I propose to take Questions Nos. 10, 11 and 43 together.
I welcome this opportunity to make a statement to the House on the question of mandatory reporting of child abuse, particularly in view of the amount of attention that the topic has received in the media in recent weeks. Many of these reports have conveyed the impression that the introduction of mandatory reporting is the panacea for the problem of child abuse. This is not the case and, as I hope to explain the introduction of mandatory reporting is not without difficult and is not something that we should rush into without carefully examining its implications.
Mandatory reporting involves placing a legal obligation on designated professionals such as doctors, nurses, social workers, psychologists, probation officers and teachers to report cases of suspected child abuse to the authorities. In some jurisdictions the report must be made to the child protection services; in others reports go directly to the police. Some countries have made it a criminal offence for a mandated reporter to fail, without good cause, to make a report and generally reporters are granted immunity from legal proceedings in respect of reports which are made bona fide and with due care.

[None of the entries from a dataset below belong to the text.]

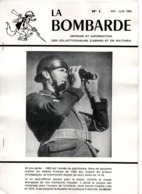 LA BOMBARDE REVUE 1980 N°1 ET N°2 COLLECTORS  GUIDE COLLECTION MILITARIA - Francés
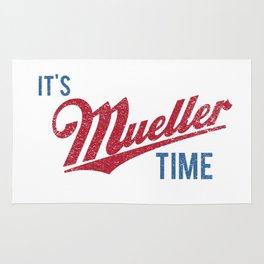 IT'S MUELLER TIME Investigate Impeach Anti-Trump Rug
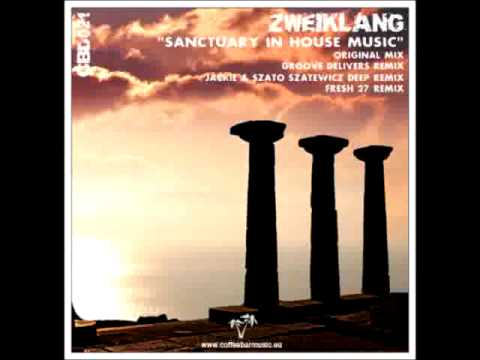 Zweiklang sanctuary in house music groove delivers for Groove house music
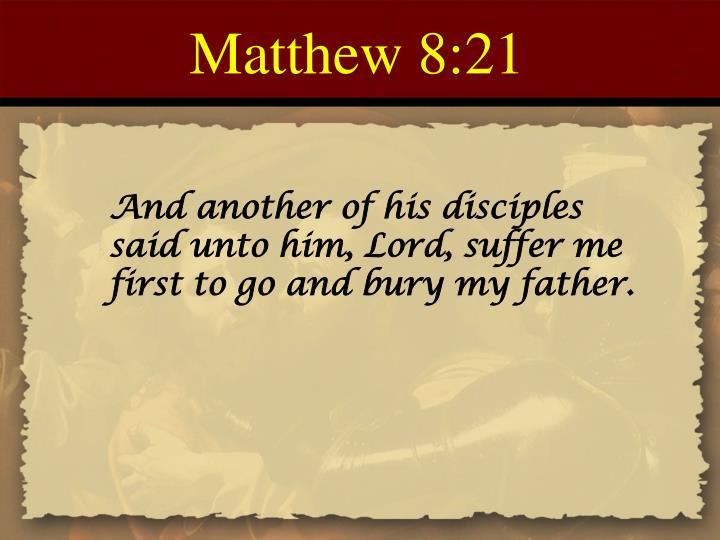 Matthew 8:21
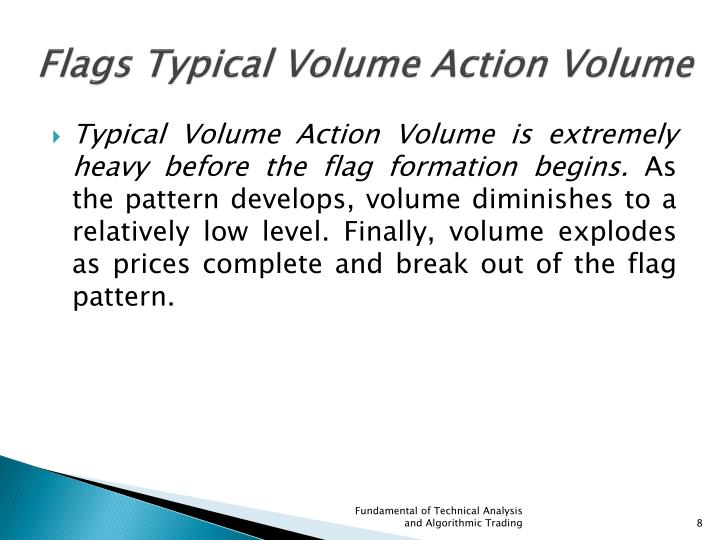 Flags Typical Volume Action Volume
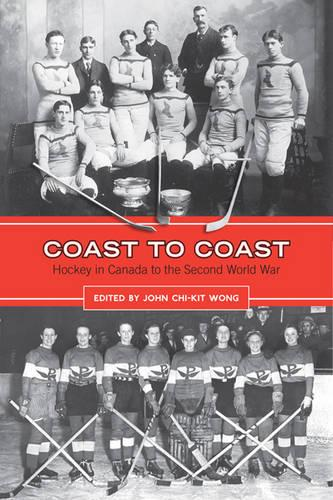 Coast to Coast: Hockey in Canada to the Second World War (Paperback)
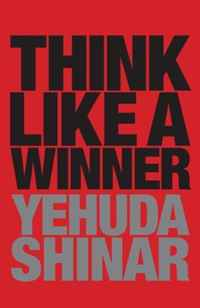 Think Like a Winner yehuda shinar think like a winner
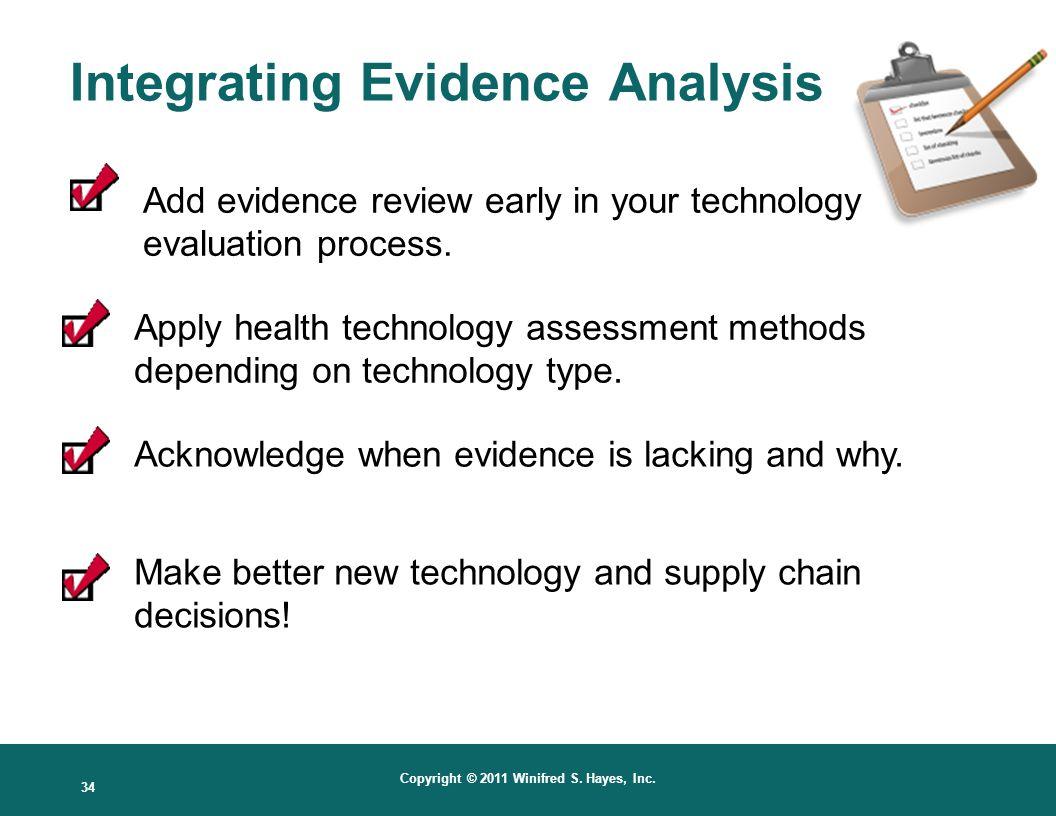 Integrating Evidence Analysis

In 1990 the Law Reform Commission in its report on child sexual abuse recommended the introduction of a mandatory reporting law here. In the light of recent suggestions that professionals should be under an obligation to report the slightest hint or suspicion of abuse, it is important to point out that the Law Reform Commission recommended that the scope of mandatory reporting should be strictly defined. Its report set out in very precise detail the circumstances in which a duty to report would arise. The commission went on to say: "We recommend that the obligation to report should arise when the mandated reporter knows or has good reason to believe that child sexual abuse has occurred".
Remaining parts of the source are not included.